INSTRUCTIONS FOR THE TASK -
Retype every line of the data below verbatim, with no changes to wording, numbers, or punctuation.

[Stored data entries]
——————

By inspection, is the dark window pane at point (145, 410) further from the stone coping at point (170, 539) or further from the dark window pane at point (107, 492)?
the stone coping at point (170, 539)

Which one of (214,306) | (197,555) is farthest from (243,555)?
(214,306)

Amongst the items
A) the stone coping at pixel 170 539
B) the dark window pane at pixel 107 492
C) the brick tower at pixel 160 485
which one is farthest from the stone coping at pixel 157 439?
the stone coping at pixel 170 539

——————

IN RESPONSE -
By inspection, is the dark window pane at point (145, 410) further from the stone coping at point (170, 539) or further from the dark window pane at point (107, 492)?
the stone coping at point (170, 539)

Which one of (214,306) | (197,555) is farthest from (243,555)?
(214,306)

Amongst the items
A) the stone coping at pixel 170 539
B) the dark window pane at pixel 107 492
C) the brick tower at pixel 160 485
which one is farthest from the stone coping at pixel 157 439?
the stone coping at pixel 170 539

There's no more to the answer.